# PSE Customer Service



## RT1 (Nov 20, 2006)

Great Story to hear about.

I've never heard anything bad about their customer service, in fact my bowtech and mathews local dealer says that pse/ar are probably better than mathews and bowtech to him. Not that the other 2 are bad, because their not. 

Good going PSE!


----------



## BearSlayr (Jan 23, 2006)

PSE has the best customer service bar none. I had a 98' Nova and discovered a crack in the limb this past october. I got ahold of Jay Salo at PSE and he informed me that my Nova only had a five year warranty on the limbs but they would change them anyway at no cost to me.:mg: I was floored with the service i had got from PSE. Nobody in the biz has better service. Heck they even put a new set of string and cables. Just for that my next bow will most definately be a PSE.


----------



## JTM80 (May 4, 2006)

Had a Cabelas outfitter bow which turned out to be made by pse. Bow did not want to paper tune so local dealer sent bow back. They fixed problem, installed new strings, Teflon cable slide, and redipped bow in new mossy oak FREE of charge. The work done probably cost more than originally paid for bow! Awesome customer service!!!!! PSE rocks in my book.


----------



## grouse (Dec 9, 2003)

Only good things from PSE customer service.


----------



## leon j chartier (Dec 12, 2004)

grouse said:


> Only good things from PSE customer service.

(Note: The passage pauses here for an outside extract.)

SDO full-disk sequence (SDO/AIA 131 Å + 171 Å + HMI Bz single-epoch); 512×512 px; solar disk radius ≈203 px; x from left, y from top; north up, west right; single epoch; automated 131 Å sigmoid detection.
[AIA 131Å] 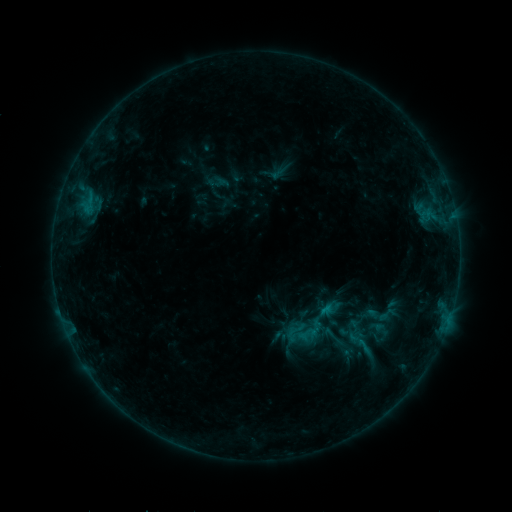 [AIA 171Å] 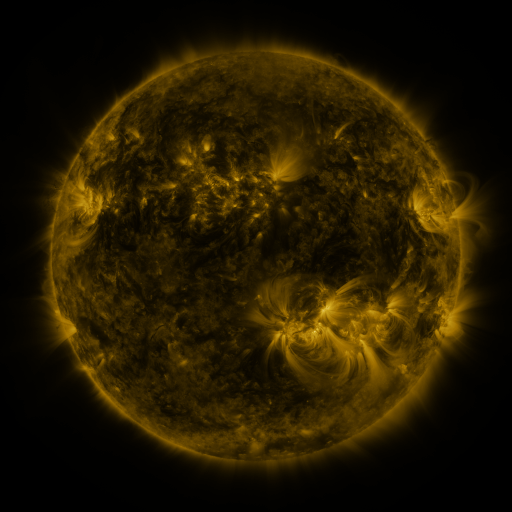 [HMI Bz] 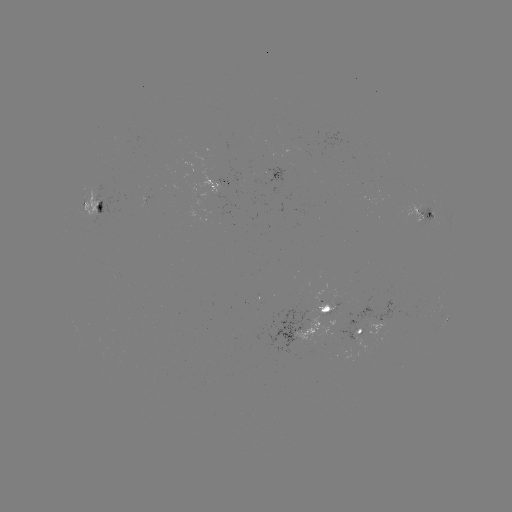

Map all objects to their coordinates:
sigmoid: (377, 303, 397, 325)
sigmoid: (355, 336, 373, 356)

Yep theres an AS***LE in every crowd. 
I bought a used ar-37 a few years back and the camo was peeling around the grip.My local dealer sent it back to PSE and a week later I got it back.
It was re dipped had new limbs on it also new strings.I basically got a new bow.
Pse rocks in my book:thumbs_up


----------



## grouse (Dec 9, 2003)

leon j chartier said:


> I bought a used ar-37 a few years back and the camo was peeling around the grip.My local dealer sent it back to PSE and a week later I got it back.
> It was re dipped had new limbs on it also new strings.I basically got a new bow.
> Pse rocks in my book:thumbs_up



What are you smoking? Im praising their customer service! You need to read a little more carefully!


----------



## Byron (May 14, 2005)

PSE/Archery Research customer service has been absolutely excellent the times I've dealt with them.

Best Regards,
Byron


----------